Cadmium is regarded among the deadly elements in human beings as well as animals. Consequently, it is categorized among human carcinogens. Therefore, it is advisable that the highest everyday intake of cadmium should not exceed 1.2 micrograms per gram of body weight (Payehghadr, Esmaeilpour, Rofouei, and Adlnasab 1). The allowable amount of cadmium in common salt is 0.2 micrograms per gram of salt. However, the low quantities of cadmium in the surroundings and the intricacy of the sample matrix obscure the measurement of cadmium levels in salt. The authors of this article use solid-phase extraction technique to concentrate cadmium levels prior to quantification by atomic absorption spectrometry. A disc made of octadecyl silica customized with a novel by-product of pyridine ligand is utilized as a solid phase to curtail the hazards of cadmium exposure. Cadmium is thereafter detected using an atomic absorption spectrometer with a “deuterium background corrector” in addition to a hollow cathode lamp at a wavelength of 228.8 nanometres (Payehghadr et al. 2). A flame comprising a blend of air and acetylene is used. It is realized that the technique yields cadmium recovery rates between 93.75 and 95.4%. The researchers conclude that the method is exceptional in the determination of tiny amounts of cadmium in varying salt samples.
I agree with the researchers that pre-concentration of cadmium prior to analysis by atomic absorption spectroscopy produces excellent outcomes. Their technique enables the measurement of trace amounts of the element, which is otherwise impossible because of the limits of detection of the instrument. However, I feel that the number of samples analyzed is too small as only two salt samples (Rahrahak and a commercial sample) are analyzed. I suggest that a larger number of samples be analyzed by the technique.
The information in the article matches the knowledge learned in the PChem class. For example, we have learned in class that absorption spectroscopy is a chemistry technique used to identify elements based on the amount of energy absorbed. This technique is useful in solving real-life problems such as the determination of contaminants in food substances thereby safeguarding the health of the public. This article provides a good example of the use of absorption spectroscopy in measuring the amount of cadmium in table salt.
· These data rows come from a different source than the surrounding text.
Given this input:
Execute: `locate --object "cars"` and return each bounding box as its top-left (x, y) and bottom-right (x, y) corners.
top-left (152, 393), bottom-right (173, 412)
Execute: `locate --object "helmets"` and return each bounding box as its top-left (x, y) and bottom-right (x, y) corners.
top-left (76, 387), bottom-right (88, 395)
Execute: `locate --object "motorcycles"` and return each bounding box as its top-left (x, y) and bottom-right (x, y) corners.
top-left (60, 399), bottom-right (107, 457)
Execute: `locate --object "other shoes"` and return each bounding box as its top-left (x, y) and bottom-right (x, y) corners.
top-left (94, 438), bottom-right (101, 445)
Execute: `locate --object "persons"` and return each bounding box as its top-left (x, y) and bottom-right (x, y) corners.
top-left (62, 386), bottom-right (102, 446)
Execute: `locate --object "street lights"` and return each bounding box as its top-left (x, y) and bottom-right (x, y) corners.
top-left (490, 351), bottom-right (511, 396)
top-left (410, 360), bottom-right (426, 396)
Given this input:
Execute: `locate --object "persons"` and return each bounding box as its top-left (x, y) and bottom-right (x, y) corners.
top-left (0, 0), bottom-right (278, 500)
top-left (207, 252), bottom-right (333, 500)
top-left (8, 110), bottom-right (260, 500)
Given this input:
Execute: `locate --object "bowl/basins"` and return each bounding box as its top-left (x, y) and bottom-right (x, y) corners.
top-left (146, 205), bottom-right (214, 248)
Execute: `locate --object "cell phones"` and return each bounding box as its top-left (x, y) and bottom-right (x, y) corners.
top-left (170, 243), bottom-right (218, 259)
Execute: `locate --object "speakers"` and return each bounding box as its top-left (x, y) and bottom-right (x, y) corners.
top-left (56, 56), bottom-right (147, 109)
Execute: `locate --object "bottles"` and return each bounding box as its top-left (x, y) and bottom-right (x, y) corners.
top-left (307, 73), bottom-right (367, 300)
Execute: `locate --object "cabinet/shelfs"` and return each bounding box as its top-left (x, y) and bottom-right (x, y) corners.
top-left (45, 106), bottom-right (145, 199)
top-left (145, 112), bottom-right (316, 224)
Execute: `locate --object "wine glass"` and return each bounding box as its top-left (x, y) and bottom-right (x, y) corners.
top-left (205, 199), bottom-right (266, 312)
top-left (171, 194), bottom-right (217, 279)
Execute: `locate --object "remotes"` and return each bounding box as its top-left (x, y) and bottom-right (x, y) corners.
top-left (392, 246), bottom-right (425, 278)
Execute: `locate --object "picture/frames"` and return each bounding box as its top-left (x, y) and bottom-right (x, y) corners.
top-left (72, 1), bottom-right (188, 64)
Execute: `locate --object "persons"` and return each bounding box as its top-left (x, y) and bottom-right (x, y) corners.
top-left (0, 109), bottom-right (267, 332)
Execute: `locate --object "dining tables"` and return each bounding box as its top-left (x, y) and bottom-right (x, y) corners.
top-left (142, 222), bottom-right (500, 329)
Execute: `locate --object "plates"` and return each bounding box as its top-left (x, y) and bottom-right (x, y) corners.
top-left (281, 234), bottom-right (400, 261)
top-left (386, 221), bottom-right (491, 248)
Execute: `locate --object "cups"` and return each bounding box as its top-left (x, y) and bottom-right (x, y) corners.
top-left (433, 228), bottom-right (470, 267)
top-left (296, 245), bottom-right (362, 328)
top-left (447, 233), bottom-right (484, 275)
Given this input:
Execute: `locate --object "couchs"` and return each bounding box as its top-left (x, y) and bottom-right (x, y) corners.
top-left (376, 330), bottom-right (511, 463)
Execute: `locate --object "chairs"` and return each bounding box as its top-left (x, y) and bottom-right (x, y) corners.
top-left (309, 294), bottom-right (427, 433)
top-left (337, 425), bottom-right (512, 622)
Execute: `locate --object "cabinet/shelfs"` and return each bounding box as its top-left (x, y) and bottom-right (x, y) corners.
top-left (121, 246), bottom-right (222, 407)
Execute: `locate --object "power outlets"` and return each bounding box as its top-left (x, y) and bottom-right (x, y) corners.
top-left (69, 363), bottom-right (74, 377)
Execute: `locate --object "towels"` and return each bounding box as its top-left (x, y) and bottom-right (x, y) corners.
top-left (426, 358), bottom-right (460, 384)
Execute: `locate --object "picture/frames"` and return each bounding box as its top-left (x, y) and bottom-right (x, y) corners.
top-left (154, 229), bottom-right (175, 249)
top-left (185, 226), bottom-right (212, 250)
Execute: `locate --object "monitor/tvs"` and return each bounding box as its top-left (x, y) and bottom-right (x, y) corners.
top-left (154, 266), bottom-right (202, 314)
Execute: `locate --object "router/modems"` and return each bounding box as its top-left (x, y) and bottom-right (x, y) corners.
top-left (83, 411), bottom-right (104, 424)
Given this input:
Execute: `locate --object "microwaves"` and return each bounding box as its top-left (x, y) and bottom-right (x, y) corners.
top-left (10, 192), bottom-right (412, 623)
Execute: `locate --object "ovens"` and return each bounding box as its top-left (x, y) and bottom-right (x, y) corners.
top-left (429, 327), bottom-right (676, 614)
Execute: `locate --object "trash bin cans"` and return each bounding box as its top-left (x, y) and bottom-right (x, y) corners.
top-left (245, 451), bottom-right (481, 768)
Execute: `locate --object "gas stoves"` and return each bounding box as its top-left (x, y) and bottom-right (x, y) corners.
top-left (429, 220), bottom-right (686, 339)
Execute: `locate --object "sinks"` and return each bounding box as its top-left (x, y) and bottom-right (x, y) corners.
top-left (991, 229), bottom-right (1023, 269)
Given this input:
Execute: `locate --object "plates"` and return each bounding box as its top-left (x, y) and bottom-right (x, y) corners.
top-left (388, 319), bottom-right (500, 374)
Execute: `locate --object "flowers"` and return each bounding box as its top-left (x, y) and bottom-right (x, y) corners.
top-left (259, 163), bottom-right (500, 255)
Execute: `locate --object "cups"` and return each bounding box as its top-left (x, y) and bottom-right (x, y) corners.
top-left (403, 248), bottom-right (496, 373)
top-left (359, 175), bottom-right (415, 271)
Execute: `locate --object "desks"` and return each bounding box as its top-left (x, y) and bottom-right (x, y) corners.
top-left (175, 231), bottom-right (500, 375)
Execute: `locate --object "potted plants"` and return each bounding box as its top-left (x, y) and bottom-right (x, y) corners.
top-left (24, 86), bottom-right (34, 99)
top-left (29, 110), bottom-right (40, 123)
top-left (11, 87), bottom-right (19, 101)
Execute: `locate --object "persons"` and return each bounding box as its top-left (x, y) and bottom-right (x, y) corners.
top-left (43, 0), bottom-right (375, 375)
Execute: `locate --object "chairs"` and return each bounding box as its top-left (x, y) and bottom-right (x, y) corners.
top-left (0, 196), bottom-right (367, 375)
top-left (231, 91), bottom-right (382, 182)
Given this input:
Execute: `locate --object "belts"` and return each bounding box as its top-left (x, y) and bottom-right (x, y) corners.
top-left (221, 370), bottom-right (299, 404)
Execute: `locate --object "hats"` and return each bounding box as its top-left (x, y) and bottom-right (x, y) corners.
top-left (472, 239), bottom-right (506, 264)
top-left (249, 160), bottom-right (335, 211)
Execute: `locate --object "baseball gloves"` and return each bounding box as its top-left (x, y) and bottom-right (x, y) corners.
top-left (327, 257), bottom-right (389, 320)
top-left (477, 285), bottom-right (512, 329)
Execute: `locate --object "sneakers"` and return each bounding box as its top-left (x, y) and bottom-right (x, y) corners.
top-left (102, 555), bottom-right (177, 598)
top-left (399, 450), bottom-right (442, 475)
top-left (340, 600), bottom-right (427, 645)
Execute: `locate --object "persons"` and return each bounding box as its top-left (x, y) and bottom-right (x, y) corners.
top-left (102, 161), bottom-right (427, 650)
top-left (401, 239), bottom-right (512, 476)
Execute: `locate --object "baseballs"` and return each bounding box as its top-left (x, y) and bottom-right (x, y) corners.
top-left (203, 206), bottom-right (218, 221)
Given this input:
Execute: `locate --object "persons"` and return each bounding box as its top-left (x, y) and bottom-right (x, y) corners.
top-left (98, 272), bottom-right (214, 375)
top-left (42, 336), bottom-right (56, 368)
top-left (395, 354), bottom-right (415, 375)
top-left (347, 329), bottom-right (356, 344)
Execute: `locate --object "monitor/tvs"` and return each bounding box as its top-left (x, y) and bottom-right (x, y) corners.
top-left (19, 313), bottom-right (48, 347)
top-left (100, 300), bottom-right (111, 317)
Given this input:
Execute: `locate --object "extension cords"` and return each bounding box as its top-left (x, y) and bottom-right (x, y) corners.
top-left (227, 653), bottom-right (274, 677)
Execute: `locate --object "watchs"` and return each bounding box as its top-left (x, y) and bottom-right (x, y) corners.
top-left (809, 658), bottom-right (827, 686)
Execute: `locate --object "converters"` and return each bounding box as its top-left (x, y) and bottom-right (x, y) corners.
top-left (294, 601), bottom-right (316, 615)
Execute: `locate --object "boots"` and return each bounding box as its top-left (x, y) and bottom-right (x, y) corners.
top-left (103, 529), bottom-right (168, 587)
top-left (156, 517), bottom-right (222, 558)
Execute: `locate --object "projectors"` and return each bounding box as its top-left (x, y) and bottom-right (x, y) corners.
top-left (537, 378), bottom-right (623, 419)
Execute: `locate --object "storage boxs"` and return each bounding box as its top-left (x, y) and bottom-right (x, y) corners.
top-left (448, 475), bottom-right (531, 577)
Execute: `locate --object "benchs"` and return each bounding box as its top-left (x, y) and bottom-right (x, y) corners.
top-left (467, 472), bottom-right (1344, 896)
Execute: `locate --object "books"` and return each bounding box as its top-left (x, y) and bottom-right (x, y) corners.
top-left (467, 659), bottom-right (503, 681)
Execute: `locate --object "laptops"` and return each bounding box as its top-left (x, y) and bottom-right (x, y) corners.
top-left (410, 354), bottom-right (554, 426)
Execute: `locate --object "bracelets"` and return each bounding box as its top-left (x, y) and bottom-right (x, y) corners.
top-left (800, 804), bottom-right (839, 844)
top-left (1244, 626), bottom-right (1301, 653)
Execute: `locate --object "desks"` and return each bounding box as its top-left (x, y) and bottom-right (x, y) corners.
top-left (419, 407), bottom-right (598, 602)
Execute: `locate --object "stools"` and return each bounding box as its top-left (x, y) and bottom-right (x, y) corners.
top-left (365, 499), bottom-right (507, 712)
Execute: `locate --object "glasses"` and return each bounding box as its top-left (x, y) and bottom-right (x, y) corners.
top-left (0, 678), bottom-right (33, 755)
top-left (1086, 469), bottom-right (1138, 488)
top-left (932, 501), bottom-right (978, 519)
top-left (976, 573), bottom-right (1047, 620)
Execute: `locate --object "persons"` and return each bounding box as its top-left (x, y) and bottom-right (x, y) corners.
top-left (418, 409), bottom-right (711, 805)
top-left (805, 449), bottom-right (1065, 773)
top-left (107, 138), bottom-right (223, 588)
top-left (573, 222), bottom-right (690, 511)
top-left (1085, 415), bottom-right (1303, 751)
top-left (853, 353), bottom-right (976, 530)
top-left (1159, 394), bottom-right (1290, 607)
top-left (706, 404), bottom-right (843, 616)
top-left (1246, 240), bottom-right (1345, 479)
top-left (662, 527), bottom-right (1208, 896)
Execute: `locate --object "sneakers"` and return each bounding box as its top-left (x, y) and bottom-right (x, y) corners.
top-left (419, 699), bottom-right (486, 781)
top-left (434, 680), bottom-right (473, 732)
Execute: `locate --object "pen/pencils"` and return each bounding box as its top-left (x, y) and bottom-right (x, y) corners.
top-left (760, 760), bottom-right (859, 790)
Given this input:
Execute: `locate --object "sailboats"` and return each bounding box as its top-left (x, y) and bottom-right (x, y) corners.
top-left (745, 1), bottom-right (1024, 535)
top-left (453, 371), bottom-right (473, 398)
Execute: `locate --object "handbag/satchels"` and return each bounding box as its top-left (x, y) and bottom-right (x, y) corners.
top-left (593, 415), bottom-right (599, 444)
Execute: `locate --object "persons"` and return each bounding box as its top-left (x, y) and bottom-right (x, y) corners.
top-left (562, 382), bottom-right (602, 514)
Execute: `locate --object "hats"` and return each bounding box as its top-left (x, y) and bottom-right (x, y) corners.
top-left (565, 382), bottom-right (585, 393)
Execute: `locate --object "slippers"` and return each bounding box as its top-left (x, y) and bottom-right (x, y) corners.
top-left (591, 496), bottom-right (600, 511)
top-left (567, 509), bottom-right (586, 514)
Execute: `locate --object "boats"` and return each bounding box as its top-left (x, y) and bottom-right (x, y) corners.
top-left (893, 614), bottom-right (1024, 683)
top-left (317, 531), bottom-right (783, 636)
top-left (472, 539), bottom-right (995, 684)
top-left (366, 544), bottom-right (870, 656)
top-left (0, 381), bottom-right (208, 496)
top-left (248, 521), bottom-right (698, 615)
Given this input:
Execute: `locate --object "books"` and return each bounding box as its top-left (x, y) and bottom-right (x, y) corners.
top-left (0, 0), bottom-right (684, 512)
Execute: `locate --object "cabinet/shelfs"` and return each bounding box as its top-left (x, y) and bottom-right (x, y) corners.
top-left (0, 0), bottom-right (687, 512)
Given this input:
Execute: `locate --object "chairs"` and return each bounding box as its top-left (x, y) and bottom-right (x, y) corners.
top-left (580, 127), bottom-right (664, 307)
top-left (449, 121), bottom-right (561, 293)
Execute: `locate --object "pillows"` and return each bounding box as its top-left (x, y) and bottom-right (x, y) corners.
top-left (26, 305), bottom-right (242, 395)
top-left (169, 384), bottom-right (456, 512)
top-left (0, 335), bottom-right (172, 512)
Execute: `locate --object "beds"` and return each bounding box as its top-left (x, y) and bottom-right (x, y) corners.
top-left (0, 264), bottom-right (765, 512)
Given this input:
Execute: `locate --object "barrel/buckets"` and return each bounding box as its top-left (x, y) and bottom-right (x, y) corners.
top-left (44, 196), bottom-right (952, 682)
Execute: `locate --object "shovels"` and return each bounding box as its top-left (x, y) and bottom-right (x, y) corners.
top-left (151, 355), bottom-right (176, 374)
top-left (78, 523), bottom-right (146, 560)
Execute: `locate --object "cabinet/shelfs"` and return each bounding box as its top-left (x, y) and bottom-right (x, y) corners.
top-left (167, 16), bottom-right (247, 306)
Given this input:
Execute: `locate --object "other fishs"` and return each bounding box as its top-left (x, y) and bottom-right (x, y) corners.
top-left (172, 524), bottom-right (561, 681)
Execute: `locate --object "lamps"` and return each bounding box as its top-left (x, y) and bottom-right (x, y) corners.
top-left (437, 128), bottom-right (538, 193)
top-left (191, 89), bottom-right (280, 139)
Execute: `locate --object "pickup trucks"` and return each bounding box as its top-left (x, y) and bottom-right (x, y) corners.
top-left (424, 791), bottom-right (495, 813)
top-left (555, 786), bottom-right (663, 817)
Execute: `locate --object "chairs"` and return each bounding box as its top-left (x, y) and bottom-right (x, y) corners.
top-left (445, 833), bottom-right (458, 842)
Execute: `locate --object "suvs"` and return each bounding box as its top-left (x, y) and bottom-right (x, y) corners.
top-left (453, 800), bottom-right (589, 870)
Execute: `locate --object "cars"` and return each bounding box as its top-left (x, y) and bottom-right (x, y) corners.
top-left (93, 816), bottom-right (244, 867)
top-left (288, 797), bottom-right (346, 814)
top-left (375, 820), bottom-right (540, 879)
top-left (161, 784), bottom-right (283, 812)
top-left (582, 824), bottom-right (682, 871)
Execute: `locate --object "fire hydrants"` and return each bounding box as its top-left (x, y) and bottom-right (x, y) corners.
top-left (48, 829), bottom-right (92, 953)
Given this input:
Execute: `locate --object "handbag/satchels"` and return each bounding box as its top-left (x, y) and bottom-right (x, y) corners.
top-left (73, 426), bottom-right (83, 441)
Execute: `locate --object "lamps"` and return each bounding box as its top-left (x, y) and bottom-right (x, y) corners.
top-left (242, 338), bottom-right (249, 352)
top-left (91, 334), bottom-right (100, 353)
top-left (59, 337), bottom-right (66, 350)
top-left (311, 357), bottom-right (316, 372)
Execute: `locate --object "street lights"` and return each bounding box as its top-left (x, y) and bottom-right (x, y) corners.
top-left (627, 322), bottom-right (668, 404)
Therefore, it can be concluded that this PChem course is very helpful in preparing for my future career. The course provides an in-depth background to various chemistry topics and techniques that are applicable to real-life situations. Consequently, by the time I pursue my career as an analytical chemist, I am going to have sufficient knowledge to help me cope accordingly.
Works Cited
Payehghadr, Mahmood, Sousan Esmaeilpour, Mohammad Kazem Rofouei, and Laleh Adlnasab. “Determination of Trace Amount of Cadmium by Atomic Absorption Spectrometry in Table Salt after Solid Phase Pre-Concentration Using Octadecyl Silica Membrane Disk Modified by a New Derivative of Pyridine.” Journal of Chemistry, 2013.2013(2013): 1-6.